• [REQUIRED ACTION]:
Every entry should be reproduced word for word.

• [THE DATA]:

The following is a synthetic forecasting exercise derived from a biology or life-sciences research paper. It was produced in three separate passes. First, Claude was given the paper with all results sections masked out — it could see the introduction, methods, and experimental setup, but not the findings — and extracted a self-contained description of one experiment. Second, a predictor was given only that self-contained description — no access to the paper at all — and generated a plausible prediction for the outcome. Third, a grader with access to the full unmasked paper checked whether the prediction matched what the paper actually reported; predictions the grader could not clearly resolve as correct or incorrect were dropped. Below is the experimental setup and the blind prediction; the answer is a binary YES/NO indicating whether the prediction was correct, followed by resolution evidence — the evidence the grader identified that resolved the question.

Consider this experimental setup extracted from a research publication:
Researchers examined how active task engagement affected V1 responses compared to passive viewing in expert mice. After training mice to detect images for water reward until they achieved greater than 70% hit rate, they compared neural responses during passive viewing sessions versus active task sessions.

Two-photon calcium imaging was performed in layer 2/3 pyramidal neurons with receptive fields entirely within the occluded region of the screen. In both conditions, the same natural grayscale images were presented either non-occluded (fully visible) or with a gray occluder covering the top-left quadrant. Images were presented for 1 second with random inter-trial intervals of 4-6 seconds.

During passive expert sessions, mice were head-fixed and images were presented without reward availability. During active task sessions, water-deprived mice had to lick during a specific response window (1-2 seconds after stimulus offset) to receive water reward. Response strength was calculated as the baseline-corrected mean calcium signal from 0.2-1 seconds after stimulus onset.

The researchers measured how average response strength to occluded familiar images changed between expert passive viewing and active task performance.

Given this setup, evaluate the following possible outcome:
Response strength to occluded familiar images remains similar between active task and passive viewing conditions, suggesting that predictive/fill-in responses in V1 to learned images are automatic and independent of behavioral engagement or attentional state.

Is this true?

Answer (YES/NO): NO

• [EXERCISE RESULT]:
The following is a synthetic forecasting exercise derived from a biology or life-sciences research paper. It was produced in three separate passes. First, Claude was given the paper with all results sections masked out — it could see the introduction, methods, and experimental setup, but not the findings — and extracted a self-contained description of one experiment. Second, a predictor was given only that self-contained description — no access to the paper at all — and generated a plausible prediction for the outcome. Third, a grader with access to the full unmasked paper checked whether the prediction matched what the paper actually reported; predictions the grader could not clearly resolve as correct or incorrect were dropped. Below is the experimental setup and the blind prediction; the answer is a binary YES/NO indicating whether the prediction was correct, followed by resolution evidence — the evidence the grader identified that resolved the question.

Consider this experimental setup extracted from a research publication:
Researchers examined how active task engagement affected V1 responses compared to passive viewing in expert mice. After training mice to detect images for water reward until they achieved greater than 70% hit rate, they compared neural responses during passive viewing sessions versus active task sessions.

Two-photon calcium imaging was performed in layer 2/3 pyramidal neurons with receptive fields entirely within the occluded region of the screen. In both conditions, the same natural grayscale images were presented either non-occluded (fully visible) or with a gray occluder covering the top-left quadrant. Images were presented for 1 second with random inter-trial intervals of 4-6 seconds.

During passive expert sessions, mice were head-fixed and images were presented without reward availability. During active task sessions, water-deprived mice had to lick during a specific response window (1-2 seconds after stimulus offset) to receive water reward. Response strength was calculated as the baseline-corrected mean calcium signal from 0.2-1 seconds after stimulus onset.

The researchers measured how average response strength to occluded familiar images changed between expert passive viewing and active task performance.

Given this setup, evaluate the following possible outcome:
Response strength to occluded familiar images remains similar between active task and passive viewing conditions, suggesting that predictive/fill-in responses in V1 to learned images are automatic and independent of behavioral engagement or attentional state.

Is this true?

Answer (YES/NO): NO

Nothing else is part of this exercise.